Passage given —
*****

A large number of these catch-phrases have gathered around putting. We have all heard, "Never up, never in/' "A good putter is a match for anyone," and, "Putting is a game within a game," so often that we must be in grave danger of accepting them as true.
I say "grave danger" advisedly. Take "putting is a game within a game." If you accept that and its implication—that putting needs a method of approach and technique different from that of the rest of golf—your chance of ever becoming a first-class putter drops to round about zero. Putting is not a game within a game: it is the game. It is the essence of correct golfing mechanism. If anyone who has a proper conception of the golf swing will apply this same conception to the putt, his putting will improve in consequence.
Now this chapter is on putting not on catch-phrases, but I want to deal with one more of the latter here because it may help us to get this matter of putting into perspective. "A good putter is a match for anyone." That phrase was popular and accepted as it is now when my great compatriot Harry Vardon was in his prime. Because with the limelight on him Harry had been seen to miss some absurdly short putts, some people (but not the folk he played against) put him down as "a poor putter."
The greatest putter of the time beyond doubt or question was Willy Park. So Willy was pitted against Vardon to confirm the adage that a good putter is a match for anyone. He did not confirm it; how Harry won that match is historic . . . he pitched so close to the hole that he did not have to putt well.
So we must rewrite the slogan and make it, "a good golfer is a match for anyone," not a good putter any more than a good driver or a good mashie player. Golf is one whole game. It is true that if you cannot putt you cannot win, for no hole is won until the ball is down—but good scores are only made possible by good play up to the green.
Is it true, you may ask, that, "good putters are born not made," because if so, what is the use of trying to learn how to putt? Another of those wretched catch phrases you see. You can learn to putt. I was born a good putter, but I became an infinitely better one when I learned how to putt.
In fact I became so exceptional a putter that after playing the morning round with me at Knocke, Walter Hagen called out to Aubrey across the dining-room, "Your brother is the finest chipper and holer out I have ever seen," and though Walter was an inveterate leg-puller, he meant that! I had taken only 29 putts for the round and my holing out up to two yards was exactly one hundred per cent. And oddly enough I had modeled my methods largely upon those of Walter Hagen himself—the King Pippin on the green of his generation and the father of modern golf-green methods. In following his lead I was in good company, even the great Bobby Jones went through a period of "Walter imitation/' Though he did not adopt the same wide open stance, he used Walter's reversed overlapping grip and smooth slow follow-through.
To teach yourself to putt successfully, you must study the putt in its relation to the technique of every ether shot in the game, not as a thing apart. That is why I say to my pupils at the very start of their golfing days, "I putt as I drive."

*****

Material —

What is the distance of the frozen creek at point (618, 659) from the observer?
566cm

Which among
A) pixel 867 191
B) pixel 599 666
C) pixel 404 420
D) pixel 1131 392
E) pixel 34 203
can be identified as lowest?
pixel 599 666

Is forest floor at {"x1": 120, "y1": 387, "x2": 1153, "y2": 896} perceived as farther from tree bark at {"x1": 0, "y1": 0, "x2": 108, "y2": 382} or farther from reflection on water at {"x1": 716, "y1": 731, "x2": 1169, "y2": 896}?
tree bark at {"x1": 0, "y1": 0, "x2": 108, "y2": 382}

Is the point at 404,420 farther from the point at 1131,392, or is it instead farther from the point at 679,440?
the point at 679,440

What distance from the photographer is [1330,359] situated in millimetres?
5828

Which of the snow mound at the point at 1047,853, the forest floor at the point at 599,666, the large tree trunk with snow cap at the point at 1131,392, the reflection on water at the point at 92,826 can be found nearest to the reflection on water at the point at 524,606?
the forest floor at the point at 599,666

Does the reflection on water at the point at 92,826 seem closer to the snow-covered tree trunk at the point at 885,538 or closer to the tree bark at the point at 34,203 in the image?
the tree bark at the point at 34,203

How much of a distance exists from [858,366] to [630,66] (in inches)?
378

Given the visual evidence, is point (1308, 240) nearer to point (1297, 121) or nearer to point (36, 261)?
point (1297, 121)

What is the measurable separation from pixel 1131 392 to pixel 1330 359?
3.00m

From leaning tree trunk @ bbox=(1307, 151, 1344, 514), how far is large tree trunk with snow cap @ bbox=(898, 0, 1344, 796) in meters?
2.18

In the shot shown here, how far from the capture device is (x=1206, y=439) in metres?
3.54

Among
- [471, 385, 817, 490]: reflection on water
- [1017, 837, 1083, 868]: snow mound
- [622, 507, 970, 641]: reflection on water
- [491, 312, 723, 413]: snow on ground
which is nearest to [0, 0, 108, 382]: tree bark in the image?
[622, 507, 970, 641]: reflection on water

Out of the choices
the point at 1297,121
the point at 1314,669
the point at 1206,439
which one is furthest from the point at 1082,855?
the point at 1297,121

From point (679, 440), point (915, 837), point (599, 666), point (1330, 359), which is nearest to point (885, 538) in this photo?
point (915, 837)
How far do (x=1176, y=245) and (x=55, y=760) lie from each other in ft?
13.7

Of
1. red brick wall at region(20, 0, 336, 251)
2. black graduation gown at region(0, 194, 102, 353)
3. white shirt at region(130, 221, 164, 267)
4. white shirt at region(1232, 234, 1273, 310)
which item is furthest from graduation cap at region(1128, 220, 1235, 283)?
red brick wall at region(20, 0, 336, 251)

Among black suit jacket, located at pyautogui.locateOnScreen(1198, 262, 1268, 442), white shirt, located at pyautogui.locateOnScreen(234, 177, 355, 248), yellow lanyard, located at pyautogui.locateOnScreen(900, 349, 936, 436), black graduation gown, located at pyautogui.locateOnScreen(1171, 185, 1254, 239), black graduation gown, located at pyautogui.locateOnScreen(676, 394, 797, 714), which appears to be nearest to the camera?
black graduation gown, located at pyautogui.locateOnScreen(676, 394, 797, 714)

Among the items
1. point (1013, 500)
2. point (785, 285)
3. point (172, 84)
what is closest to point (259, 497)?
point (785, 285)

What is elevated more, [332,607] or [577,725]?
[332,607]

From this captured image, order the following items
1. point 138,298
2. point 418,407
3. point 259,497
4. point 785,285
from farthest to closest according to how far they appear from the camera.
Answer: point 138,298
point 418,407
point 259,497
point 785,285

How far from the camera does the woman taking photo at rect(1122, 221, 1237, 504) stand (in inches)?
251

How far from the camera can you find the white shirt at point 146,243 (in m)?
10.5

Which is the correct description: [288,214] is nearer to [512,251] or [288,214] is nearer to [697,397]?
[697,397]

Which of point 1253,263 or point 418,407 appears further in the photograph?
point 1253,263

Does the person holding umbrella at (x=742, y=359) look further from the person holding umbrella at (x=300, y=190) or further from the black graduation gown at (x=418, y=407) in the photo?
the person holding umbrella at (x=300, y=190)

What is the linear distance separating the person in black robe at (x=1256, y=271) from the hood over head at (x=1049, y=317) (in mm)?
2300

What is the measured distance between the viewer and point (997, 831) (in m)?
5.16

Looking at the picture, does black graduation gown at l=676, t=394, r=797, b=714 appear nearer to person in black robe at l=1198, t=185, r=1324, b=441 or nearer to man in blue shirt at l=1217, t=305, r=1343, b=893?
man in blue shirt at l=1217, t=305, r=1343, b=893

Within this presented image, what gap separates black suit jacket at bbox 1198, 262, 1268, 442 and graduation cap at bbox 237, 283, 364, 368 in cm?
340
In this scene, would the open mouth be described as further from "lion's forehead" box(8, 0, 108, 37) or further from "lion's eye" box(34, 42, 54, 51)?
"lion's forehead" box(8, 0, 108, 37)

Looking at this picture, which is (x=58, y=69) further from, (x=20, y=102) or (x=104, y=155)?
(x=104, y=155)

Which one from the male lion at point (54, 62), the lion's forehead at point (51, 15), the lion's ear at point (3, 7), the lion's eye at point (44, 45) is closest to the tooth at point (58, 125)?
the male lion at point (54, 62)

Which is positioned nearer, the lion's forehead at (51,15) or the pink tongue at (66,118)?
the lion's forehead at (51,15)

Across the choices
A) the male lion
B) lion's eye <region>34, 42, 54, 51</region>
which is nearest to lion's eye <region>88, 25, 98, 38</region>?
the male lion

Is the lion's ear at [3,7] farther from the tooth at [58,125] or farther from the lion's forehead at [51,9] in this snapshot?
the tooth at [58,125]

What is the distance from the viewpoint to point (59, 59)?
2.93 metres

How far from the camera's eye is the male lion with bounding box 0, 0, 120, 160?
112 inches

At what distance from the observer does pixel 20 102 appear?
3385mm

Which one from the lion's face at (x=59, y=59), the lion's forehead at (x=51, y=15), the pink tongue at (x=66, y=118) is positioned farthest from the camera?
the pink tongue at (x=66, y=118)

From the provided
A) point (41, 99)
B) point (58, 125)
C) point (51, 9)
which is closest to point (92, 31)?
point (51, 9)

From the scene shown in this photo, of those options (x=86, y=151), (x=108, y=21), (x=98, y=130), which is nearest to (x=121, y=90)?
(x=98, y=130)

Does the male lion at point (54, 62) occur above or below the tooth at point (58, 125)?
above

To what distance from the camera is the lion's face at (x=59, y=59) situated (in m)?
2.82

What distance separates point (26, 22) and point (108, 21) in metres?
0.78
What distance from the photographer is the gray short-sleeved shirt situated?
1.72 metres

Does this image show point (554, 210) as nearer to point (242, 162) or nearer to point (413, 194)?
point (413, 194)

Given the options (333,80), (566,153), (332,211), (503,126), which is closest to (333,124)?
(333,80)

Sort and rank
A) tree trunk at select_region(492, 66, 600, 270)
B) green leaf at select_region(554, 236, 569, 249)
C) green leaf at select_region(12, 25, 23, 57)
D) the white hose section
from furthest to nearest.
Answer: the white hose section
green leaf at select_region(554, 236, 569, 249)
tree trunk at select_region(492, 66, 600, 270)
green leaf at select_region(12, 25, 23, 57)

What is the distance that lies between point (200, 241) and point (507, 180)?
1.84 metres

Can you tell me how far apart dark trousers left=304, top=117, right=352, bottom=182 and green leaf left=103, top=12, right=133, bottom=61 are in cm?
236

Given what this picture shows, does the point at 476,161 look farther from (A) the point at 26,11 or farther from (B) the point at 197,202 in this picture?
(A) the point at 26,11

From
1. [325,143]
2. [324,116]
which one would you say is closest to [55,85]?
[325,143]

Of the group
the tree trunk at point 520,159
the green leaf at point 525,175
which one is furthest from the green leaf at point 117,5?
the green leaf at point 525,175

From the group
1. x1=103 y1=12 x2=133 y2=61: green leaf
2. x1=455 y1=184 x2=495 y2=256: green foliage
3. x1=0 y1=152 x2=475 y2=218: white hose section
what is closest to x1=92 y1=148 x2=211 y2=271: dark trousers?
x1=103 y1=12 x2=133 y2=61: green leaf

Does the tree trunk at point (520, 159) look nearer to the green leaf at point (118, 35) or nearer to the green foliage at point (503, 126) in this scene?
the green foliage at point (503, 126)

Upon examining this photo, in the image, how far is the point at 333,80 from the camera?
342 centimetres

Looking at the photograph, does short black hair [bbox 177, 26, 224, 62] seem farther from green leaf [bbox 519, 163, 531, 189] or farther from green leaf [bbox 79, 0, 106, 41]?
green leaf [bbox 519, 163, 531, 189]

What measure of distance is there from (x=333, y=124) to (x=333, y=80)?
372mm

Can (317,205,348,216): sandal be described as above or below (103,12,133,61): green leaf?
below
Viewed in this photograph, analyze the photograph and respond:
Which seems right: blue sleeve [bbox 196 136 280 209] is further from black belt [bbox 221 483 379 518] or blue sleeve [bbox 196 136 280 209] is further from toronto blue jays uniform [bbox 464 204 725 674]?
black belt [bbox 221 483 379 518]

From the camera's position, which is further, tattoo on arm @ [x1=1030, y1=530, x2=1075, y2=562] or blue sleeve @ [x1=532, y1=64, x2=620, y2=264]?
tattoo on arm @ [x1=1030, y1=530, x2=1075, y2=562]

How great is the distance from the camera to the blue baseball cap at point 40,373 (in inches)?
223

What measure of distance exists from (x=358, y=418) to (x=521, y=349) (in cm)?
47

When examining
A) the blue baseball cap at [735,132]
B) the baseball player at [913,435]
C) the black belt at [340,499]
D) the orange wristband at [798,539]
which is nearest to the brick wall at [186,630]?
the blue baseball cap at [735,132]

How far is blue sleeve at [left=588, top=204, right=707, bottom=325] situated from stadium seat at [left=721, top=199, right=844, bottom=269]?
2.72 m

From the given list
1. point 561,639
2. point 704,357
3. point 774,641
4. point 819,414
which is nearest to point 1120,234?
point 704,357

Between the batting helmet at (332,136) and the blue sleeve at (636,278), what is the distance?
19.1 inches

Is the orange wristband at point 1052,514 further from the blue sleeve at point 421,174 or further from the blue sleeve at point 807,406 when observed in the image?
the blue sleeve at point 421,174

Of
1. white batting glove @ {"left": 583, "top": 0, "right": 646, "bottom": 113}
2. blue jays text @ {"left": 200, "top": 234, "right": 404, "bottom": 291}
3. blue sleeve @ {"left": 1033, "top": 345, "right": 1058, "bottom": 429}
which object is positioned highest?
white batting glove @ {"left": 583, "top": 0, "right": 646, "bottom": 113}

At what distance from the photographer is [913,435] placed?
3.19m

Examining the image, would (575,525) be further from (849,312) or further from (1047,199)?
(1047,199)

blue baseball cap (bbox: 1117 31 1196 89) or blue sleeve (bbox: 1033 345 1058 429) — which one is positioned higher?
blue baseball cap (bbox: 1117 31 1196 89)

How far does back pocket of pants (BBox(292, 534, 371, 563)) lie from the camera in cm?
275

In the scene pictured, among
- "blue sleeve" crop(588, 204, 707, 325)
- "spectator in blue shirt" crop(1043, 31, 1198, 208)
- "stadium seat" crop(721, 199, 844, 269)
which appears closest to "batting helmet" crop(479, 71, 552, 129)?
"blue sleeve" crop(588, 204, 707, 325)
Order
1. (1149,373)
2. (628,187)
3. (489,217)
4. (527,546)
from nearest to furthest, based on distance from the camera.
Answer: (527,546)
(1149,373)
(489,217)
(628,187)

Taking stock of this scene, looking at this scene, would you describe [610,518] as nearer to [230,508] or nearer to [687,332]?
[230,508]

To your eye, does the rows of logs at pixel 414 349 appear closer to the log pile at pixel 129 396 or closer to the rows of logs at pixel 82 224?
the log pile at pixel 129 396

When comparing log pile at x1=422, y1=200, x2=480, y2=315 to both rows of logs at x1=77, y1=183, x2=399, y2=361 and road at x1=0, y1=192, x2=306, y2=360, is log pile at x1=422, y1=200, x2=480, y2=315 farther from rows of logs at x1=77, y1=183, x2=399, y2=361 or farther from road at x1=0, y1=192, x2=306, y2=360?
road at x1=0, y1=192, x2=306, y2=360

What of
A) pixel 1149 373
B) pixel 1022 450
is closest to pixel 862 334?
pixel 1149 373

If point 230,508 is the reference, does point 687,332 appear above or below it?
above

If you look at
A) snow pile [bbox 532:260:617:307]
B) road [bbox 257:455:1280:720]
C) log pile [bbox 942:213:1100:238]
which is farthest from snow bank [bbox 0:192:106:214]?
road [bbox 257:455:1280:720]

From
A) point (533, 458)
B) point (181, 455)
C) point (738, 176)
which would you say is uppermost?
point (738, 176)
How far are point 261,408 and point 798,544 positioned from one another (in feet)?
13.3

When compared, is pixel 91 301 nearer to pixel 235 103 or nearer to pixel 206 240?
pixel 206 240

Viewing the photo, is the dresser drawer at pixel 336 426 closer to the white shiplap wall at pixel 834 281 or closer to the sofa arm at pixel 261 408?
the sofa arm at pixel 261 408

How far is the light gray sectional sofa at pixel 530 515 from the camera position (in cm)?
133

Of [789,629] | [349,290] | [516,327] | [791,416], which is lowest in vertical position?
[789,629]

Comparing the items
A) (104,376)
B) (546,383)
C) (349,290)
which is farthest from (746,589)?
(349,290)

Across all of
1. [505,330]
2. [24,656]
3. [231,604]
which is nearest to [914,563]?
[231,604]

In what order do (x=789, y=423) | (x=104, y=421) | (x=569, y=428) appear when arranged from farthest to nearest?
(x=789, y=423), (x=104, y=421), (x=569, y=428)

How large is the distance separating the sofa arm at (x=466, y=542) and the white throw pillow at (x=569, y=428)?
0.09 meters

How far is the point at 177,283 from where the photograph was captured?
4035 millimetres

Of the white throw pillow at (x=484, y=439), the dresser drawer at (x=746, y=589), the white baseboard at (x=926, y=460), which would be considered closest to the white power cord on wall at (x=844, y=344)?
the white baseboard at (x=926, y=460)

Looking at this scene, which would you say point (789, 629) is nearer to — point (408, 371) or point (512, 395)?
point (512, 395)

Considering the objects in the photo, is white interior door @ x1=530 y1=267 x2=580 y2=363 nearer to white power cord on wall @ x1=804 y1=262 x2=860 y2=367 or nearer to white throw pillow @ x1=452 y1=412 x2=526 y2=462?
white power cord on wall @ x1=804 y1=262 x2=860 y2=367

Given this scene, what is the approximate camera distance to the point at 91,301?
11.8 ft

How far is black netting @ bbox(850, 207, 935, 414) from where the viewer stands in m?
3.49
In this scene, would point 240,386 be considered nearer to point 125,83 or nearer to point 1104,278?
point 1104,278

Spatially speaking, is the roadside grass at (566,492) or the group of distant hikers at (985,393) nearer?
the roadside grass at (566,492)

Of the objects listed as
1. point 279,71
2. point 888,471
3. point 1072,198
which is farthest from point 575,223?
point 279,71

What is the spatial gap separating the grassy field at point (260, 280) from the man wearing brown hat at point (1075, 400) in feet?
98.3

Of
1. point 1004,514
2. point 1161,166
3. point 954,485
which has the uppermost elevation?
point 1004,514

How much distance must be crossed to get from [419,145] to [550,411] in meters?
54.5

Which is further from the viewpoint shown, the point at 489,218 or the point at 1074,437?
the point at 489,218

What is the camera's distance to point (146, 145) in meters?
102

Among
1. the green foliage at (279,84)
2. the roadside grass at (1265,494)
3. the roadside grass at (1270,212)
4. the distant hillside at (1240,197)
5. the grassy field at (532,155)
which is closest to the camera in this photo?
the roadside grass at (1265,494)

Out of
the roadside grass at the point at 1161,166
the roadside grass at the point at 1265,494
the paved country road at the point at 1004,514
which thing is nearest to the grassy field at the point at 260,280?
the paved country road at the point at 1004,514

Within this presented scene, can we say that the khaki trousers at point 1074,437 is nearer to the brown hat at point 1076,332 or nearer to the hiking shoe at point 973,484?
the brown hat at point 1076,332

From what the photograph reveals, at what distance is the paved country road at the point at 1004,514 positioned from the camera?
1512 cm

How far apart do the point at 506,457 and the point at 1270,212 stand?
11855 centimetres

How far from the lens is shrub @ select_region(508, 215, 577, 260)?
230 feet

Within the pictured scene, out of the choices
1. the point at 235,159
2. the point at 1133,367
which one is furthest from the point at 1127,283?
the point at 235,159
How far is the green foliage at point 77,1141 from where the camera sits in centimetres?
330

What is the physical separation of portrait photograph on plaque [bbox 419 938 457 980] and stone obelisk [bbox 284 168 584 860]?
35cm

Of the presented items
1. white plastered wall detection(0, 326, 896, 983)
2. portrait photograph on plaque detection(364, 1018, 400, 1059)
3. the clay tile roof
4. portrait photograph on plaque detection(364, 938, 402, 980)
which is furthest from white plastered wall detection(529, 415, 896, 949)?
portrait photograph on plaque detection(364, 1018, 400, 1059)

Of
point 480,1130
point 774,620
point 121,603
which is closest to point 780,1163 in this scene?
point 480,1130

*****

To do —
(1) From the records, pull out each line that contains the string "pictured", treating uppercase and lowercase as distinct.
(2) Carry on the passage about putting in golf, starting after its last sentence.

Written answers —
(1)
In the scene pictured, among
Within the pictured scene, out of the choices

(2)
Of course, having seen with their own eyes the fierce sweeping through of a long drive and mentally com. pared it with the delicate accuracy with which a short putt is stroked on its way, they look incredulous when I first tell them this. Later, as their understanding of the game develops, they see the truth of it—though some of them are then inclined to argue that, "I putt as I drive," should really run "I drive as I putt!"
Now as I have told you, I wanted to find a mechanical action—a golf movement—with which all shots could be played, so as to develop perfect and uncomplicated reflex movements. I hope I have already made it clear why it is that if we change our fundamental golf movement for the playing of any shot, that shot not only fails to help build up reliable feel and reflex movements—it actually complicates and confuses the feels and reflex movements which have been built up.
Before I had reached my present conclusion on these matters, I knew that Bobby Jones had said that the putting stroke was like any other and that in actual application the Pendulum Stroke is a physical impossibility. Incidentally he had also classified keeping the head still as a fallacious golf maxim. Also one day when Walter Hagen was putting, he turned to Aubrey and said, "I can't stroke from in-to-out to-day."
Now all of this confirmed my opinion that it should be possible to putt as we drive and encouraged me in my search for the method. And you need not be surprised that it took me quite a few years to find and to master it.
Firstly, the fundamental golf movement is centrifugal, and we are used to using centrifugal forces so forcefully that to tone it down until one could stroke home a nasty four-foot putt on a fast green took some doing. But when it was done, I found I could sink more of these nasty short putts than I could before.
POINTS TO STUDY
The reversed overlapping grip gives more right-hand feel. (In fact, the palm of the right hand facing the hole gives the impression that the ball will be "rolled out of the hand towards the hole.")
The club is held not in the tips of the fingers of the right hand, but down at the roots of the fingers. The right thumb is on the top of the shaft.
The right elbow and forearm rest lightly in the curve made by hip and thigh.
The back of the left hand rests lightly on the left thigh. The left elbow is almost facing the hole ... as is the back of the left hand.
Both knees are slightly bent, the weight is well back on the heels—as if sitting on a shooting stick.
The weight is more on the left foot than on the right. The ball is just inside the left heel.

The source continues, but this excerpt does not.